MarineMax, self-described as one of many world’s largest leisure boat and yacht retailers, says attackers stole worker and buyer knowledge after breaching its techniques in a March cyberattack.
The Florida-based yacht vendor stated in a March 12 SEC submitting that it did not retailer delicate knowledge within the compromised techniques. Nonetheless, on Monday, a brand new 8-Okay submitting revealed that the malicious actors gained entry and stole private knowledge belonging to an undisclosed variety of people.
“The Firm has decided {that a} cybercrime group accessed a restricted portion of our info atmosphere related to our retail enterprise,” MarineMax disclosed.
“As of the date of this submitting, our ongoing investigation has recognized that this group exfiltrated restricted knowledge from this atmosphere that features some buyer and worker info, together with personally identifiable info.”
Whereas the corporate did not attribute the assault to a particular risk group, the Rhysida ransomware gang claimed the assault and is now promoting knowledge allegedly stolen from MarineMax’s community for 15 BTC (simply over $1 million).
Rhysida has additionally leaked screenshots of what seem like MarineMax’s monetary paperwork, together with worker driver’s licenses and passports, on its darkish internet leak web site.
The group continues to be in search of a purchaser for the information they stole from the corporate, indicating that the ransom has not but been paid.
MarineMax operates over 130 places worldwide, together with 83 dealerships and 66 marina and storage amenities. The corporate reported a $2.39 billion income final yr, with a $835.3 million gross revenue.
The Rhysida ransomware-as-a-service (RaaS) operation emerged virtually one yr in the past, in Might 2023, and gained notoriety after breaching the British Library and the Chilean Military (Ejército de Chile).
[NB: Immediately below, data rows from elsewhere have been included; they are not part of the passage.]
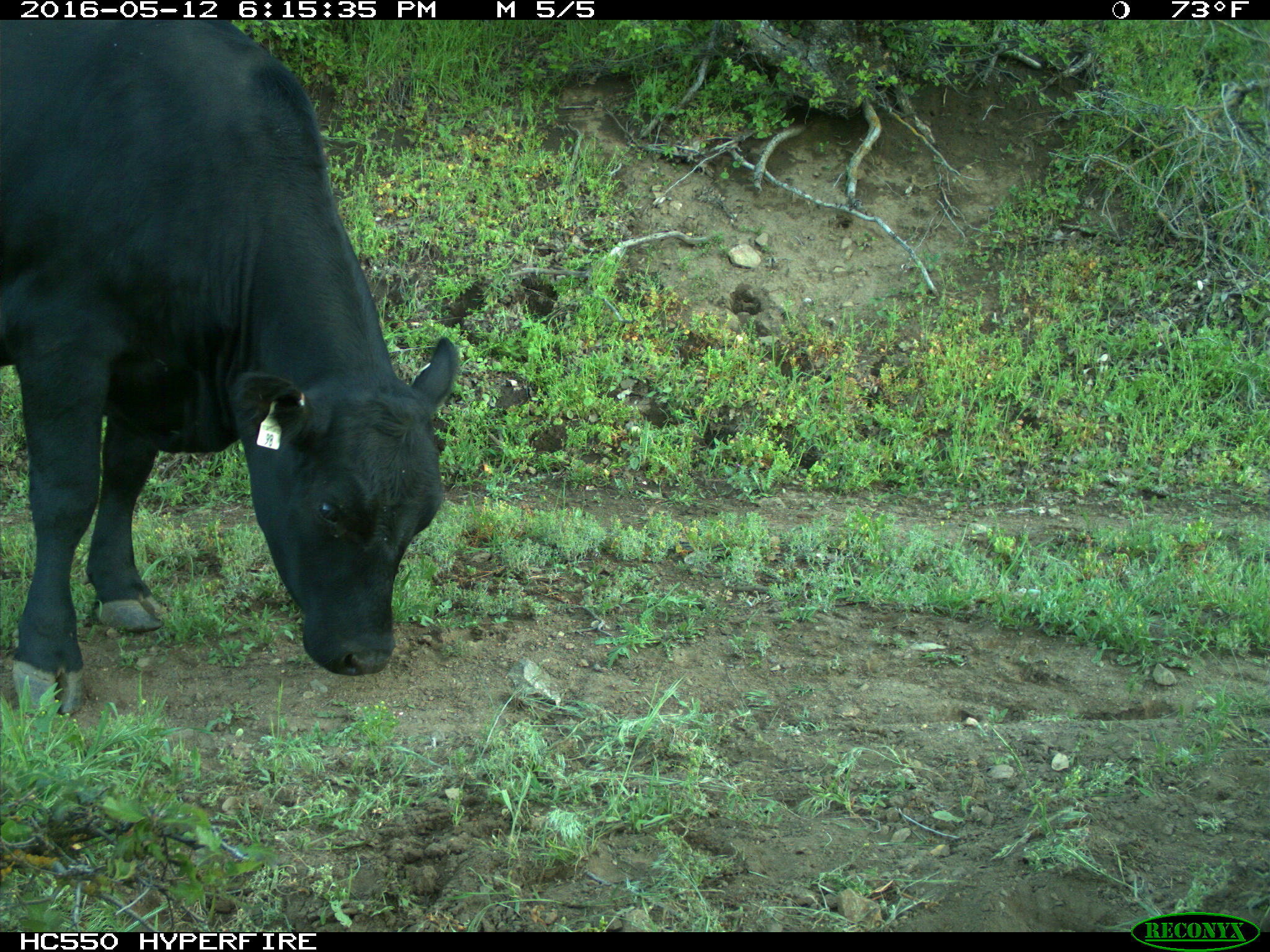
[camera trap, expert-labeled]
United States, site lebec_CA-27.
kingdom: Animalia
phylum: Chordata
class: Mammalia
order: Artiodactyla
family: Bovidae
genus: Bos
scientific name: Bos taurus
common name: domestic cow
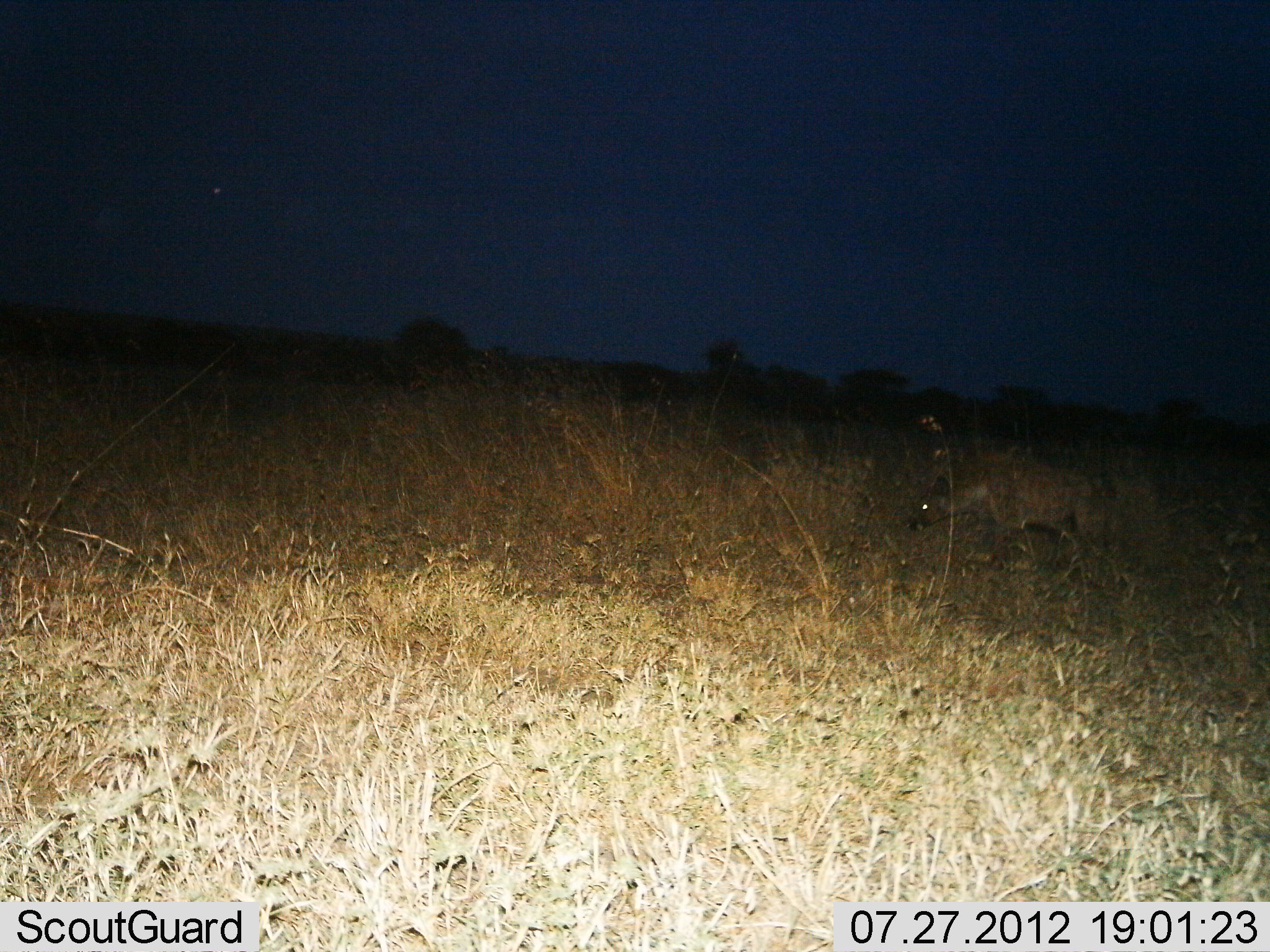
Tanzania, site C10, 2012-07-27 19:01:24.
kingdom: Animalia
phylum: Chordata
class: Mammalia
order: Carnivora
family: Hyaenidae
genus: Crocuta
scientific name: Crocuta crocuta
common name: spotted hyena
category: hyenaspotted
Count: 1.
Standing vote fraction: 40%.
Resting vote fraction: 0%.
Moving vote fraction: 60%.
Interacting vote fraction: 0%.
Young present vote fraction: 0%.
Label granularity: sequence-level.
The gang’s associates had been additionally linked by the U.S. Division of Well being and Human Companies (HHS) to assaults towards healthcare organizations in August.
Moreover, a joint advisory issued by CISA and the FBI warned that the Rhysida ransomware group has additionally carried out opportunistic assaults focusing on organizations in numerous business sectors.
One of many newest examples is the November assault towards Sony subsidiary Insomniac Video games when the ransomware gang stole over 1.3 million information, together with worker private info. Rhysida leaked 1,67 TB of paperwork on its leak web site after the sport studio refused to pay a $2 million ransom.